> I don't buy the idea that Europe might have abandoned the concept of childhood education all of a sudden.
My school education didn't include pouring concrete, plastering, laying tiles, architecture. Just about covered some basic woodworking, but not the structural kind.
> These skills are clearly easy enough to learn.
UK minimum wage times fifteen years is enough to buy a house. After tax. As a 100% mortgage. And then the house would have a guarantee. And you'd have contributed to your own state pension, which you wouldn't have done if you'd simply learned the skills on your own, so hopefully this hypothetical education was a paid internship. And if you'd specialised in literally any one of those skills instead of generalising, you'd be able to earn more.
> So how do you explain poverty? Why don't these people spend 12 months learning how to plaster and start making bank?
Holy non-sequiter Batman!
https://www.glassdoor.co.uk/Salaries/builders-salary-SRCH_KO...

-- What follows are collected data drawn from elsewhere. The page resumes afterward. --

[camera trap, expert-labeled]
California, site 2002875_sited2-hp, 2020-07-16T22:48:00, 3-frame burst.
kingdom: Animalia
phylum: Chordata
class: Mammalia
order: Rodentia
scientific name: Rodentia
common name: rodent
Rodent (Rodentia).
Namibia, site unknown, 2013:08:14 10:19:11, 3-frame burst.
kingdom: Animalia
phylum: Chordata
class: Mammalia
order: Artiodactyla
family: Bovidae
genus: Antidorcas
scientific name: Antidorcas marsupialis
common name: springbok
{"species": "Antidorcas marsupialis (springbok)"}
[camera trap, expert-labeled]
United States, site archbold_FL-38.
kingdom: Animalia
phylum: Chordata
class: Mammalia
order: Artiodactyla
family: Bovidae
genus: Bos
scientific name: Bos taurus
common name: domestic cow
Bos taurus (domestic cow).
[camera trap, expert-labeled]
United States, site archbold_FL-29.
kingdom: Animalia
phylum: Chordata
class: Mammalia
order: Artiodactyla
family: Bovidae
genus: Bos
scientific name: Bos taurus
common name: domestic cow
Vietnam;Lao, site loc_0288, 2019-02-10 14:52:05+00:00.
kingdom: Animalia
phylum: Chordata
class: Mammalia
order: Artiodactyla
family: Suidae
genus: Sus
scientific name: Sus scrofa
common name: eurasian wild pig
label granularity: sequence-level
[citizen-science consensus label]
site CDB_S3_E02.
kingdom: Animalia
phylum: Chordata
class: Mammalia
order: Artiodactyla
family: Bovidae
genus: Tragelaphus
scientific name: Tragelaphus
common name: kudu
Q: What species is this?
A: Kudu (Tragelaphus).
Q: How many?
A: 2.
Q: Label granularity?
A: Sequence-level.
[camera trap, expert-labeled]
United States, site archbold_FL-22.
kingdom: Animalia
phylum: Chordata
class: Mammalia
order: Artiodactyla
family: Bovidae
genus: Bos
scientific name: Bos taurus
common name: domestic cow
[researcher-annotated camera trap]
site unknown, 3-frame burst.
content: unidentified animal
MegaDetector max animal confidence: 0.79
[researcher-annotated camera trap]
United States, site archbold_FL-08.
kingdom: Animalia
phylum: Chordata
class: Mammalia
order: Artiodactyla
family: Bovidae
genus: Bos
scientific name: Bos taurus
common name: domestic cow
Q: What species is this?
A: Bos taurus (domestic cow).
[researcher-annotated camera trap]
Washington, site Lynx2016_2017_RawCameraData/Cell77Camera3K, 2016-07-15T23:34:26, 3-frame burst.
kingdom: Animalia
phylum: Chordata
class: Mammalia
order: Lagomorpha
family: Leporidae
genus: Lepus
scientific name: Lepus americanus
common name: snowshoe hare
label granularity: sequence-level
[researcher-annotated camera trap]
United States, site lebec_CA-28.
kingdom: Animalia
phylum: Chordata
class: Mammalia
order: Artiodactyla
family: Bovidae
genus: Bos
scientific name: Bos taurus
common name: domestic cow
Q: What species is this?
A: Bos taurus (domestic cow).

Watch a house getting built some time. There's a lot of people there. Even with UK's poorly thought-out greenbelts and planning permission driving up land prices, a house built in 6 months only takes 10 full time builders to have them be responsible for 50% of the average UK property price.
> Could there be some important limitation based on physics that you're failing to account for?
Physics? No. It's Baumol's cost disease: https://en.wikipedia.org/wiki/Baumol_effect
If it was physics, rich nations would just be outbidding poor nations for the resources to build houses. Poor nations do, in fact, have houses; they can afford them because their human labour is correspondingly cheap.